I am sure many of us have noticed that the site had problems over the last four or five days.
The downtimes were caused because of unrecoverable hardware issues with our server. The result was that he had to rebuild the setup from scratch on a machine and restore from a backup. We have also switched to a new provider since the previous one was consistently causing issues.
After this was done, image uploads were still broken for some time. There was no good fix for this because one of the database files used by pictrs had become corrupted due to the aforementioned hardware issues. To resolve this, we had to use an non-corrupted database file from a very old backup. Now image uploads should work fine. The downside is that images uploaded recently will not show up properly. There is not fix for this other than to reupload these images. Sorry about this.

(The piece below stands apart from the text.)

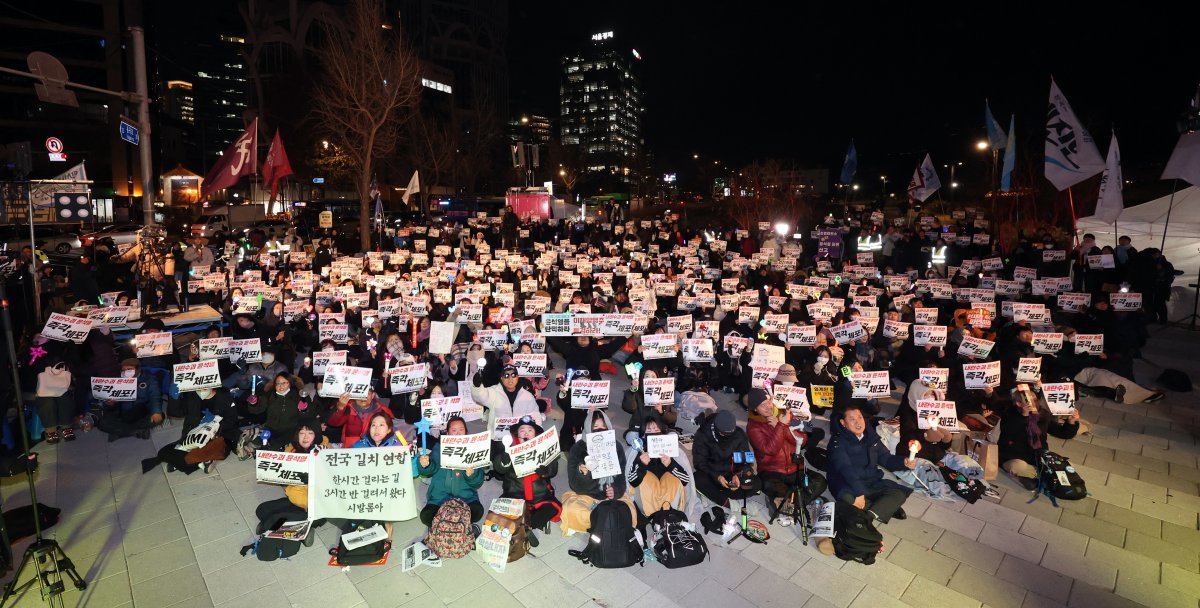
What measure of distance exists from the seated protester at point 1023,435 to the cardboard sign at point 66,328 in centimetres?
1315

Most of the technical problems with the site should be fixed now.
There is one maintenance task remaining related to moving the image storage to a new S3 provider which will require some downtime. We will inform about this beforehand.
Thanks for your patience.
Yep, it’s been pretty unstable for the past few days and I appreciate you taking the time to fix it.
Do/should we have a status page so that users know that something is wrong and the maintainers are aware of it?

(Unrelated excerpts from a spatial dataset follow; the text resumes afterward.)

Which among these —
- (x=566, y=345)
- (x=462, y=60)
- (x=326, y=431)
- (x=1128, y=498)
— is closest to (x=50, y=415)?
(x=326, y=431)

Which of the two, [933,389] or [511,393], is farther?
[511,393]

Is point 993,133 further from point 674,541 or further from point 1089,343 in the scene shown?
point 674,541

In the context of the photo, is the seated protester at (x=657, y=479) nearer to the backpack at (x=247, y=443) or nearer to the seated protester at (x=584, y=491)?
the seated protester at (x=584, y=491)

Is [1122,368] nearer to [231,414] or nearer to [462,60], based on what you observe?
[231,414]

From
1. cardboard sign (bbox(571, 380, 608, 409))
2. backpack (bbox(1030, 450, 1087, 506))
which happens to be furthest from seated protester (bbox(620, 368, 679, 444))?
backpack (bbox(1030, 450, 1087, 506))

No status page but we can be more diligent about at least acknowledging these issues in a pinned announcement much like this one. I think that would be the best way.
Uptime Kuma is a FOSS status page software if you’re ever considering one. Allows for status pages and updates as well as automated alerting to basically any message platform.

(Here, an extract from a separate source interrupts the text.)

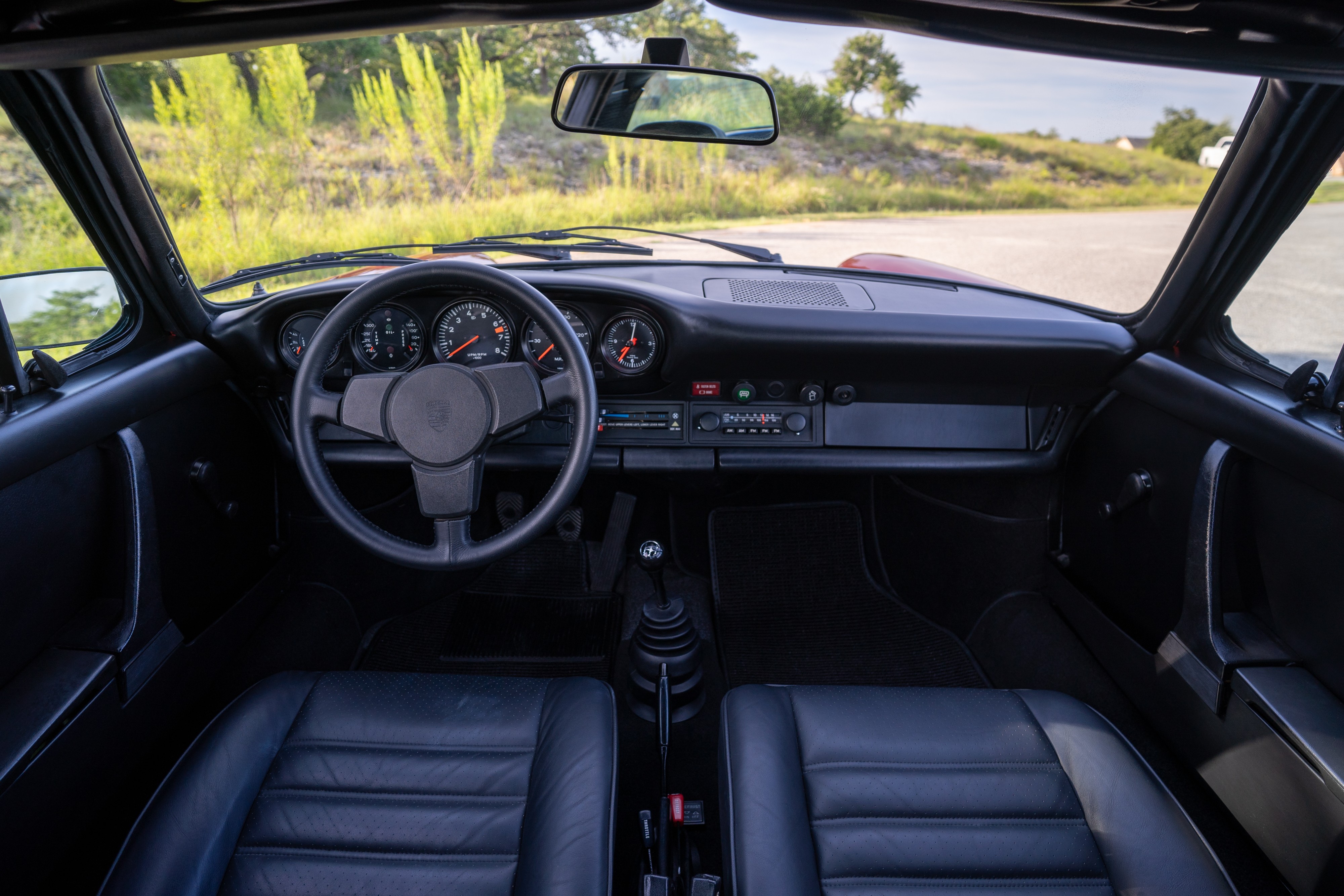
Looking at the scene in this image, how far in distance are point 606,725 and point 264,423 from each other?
172cm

Is this something that is supposed to be public facing? Or something that some website’s administration use internally? I understand what it does but I don’t know about how it is put into practice in real life.
It can be both. The status pages are meant to be public. Once you make a status page with a tracker on it you can make that the default page that visitors see when they go to the services address (status.lemmygrad.ml for example). You’ll likey want this running on a deferent location so that if the VPS Lemmy is running on fails, the status page stays up and can report the outage.
You can then configure notifications via a huge selection of services. You can have it send a public message from Mastodon, or into a matrix channel, or a private message via email or a private matrix channel. It can sms text you if you have the right services to hook into.
You can track a web service via a Ping, HTTP response code, and a few other methods. Set the frequency it checks at, and if it should wait and retry before reporting an outage.
I use it at work internally to get alerts about switches and servers. It’s simple to host, manage, and back up.
I have one I use to test stuff with and I have a status page for some Lemmy instances here: https://status.redwizard.party/
Thanks a lot
Any time comrade.
Would it be worth making a post on lemmy.ml if lemmygrad becomes inaccessible? I had thought there was a ddos attack, as one of the big servers was hit yesterday, maybe lemmy.world.
We will make a mastodon account for the website for when communication through here is not possible.
A status page is a good idea I would say